Çardaklar, ağaçların arasına rastgele dizilmişti ve birçoğu çoktan dolmuştu. Aileler, günün en güzel saatlerini çocuklarıyla birlikte değerlendiriyorlardı.

Barlas ve Nilüfer de adımlarını birbirine uydurarak ilerlemeye başladı.

"Şurada bir bank var ama asıl olay orası değil. Gel benimle."

Nilüfer çocukça bir heyecanla adımlarını hızlandırdı ve Barlas da içinde büyüyen mutlulukla peşinden gitti.
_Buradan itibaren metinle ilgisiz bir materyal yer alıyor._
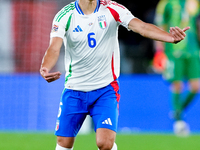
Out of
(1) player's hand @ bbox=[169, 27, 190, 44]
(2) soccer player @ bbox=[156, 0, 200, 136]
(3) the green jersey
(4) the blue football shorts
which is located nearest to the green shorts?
(2) soccer player @ bbox=[156, 0, 200, 136]

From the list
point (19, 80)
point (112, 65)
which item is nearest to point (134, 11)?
point (19, 80)

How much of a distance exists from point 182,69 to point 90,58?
5.12 metres

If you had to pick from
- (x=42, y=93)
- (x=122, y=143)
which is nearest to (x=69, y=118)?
(x=122, y=143)

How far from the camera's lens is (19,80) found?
11.4m

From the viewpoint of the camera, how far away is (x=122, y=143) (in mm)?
8047

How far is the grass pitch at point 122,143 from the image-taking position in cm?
740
Genç kız önce büfenin önünde durmuştu.

"Limonata mı meyve suyu mu?"

Barlas ellerini cebine uzatmıştı ki Nilüfer'in başını sallamasıyla durdu ve olanları anlamaya çalıştı.
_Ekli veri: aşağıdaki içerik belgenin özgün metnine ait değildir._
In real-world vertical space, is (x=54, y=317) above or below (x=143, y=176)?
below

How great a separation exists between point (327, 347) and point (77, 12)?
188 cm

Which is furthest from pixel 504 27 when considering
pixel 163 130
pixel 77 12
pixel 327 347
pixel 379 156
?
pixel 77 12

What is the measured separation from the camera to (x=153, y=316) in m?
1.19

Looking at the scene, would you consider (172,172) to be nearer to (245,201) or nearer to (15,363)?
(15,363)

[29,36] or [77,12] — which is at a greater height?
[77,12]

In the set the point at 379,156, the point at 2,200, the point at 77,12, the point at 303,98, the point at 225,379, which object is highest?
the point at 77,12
"Sadece soruya cevap ver lütfen, burada misafirsin."

"Peki o zaman... Vişneli meyve suyu olsun."

Nilüfer büfenin içine girip biraz çikolata ve kendisi için limonata, Barlas için de meyve suyu alıp hepsini poşete koydu. Ücreti ödeyip Barlas'ın yanına döndüğünde onu elleri cebinde beklerken buldu.

Bir an korktu, ya o küçük oyundan keyif almazsa? O zaman ne olacaktı? Derin bir nefes aldı ve ilk defa kuşkularını bir tarafa atıp içinden geldiği gibi davrandı.

"Şimdi tek yapmamız gereken boş bir yer bulmak."

On dakika boyunca Nilüfer'in istediği gibi bir yer aradılar. Hayal kurmayı severdi ve bunun için en mükemmel yerleri arardı.

Salıncakta sallanan çocukları geçtiler, yürüyüş yapan kadınları da... En sonunda çardakların bitip de yerlerini karşılıklı bankların aldığı kısma geldiler ve dedikodu yapan üç dört çocuğun iki bank soluna karşılıklı oturdular.

Nilüfer poşetten çıkardığı abur cuburları aralarında paylaştırdı ve kendi limonatasını hemen açıp bir yudum aldı. Yürümeyi seviyordu ancak bu sefer hızlı çarpan kalbi ve yürüdükleri onca yol onu susatmıştı.

Barlas, onun iştahla içtiği limonatayı ve bir yandan da tek eliyle açmaya çalıştığı çikolatayı hayretle izliyordu.

"Yemekten kalkıp geldiğimizi biliyorsun herhalde?"

Nilüfer limonatasını yuttuktan sonra gülümsedi ve kafasını salladı.

"Ama bu çikolata, açlıkla alakası yok ki."

En mantıklı açıklamayı yapmış gibi kendinden emin bir şekilde gülümsedi. Barlas da onu haklı bularak omuz silkti.

"Peki şimdi ne yapacağız?"

Nilüfer ciddileşerek kucağındaki poşeti ve limonata kutusunu yanına koydu ve boğazını temizledi.

"Daha önce hiç hayalî bir kitapçıya gittin mi?"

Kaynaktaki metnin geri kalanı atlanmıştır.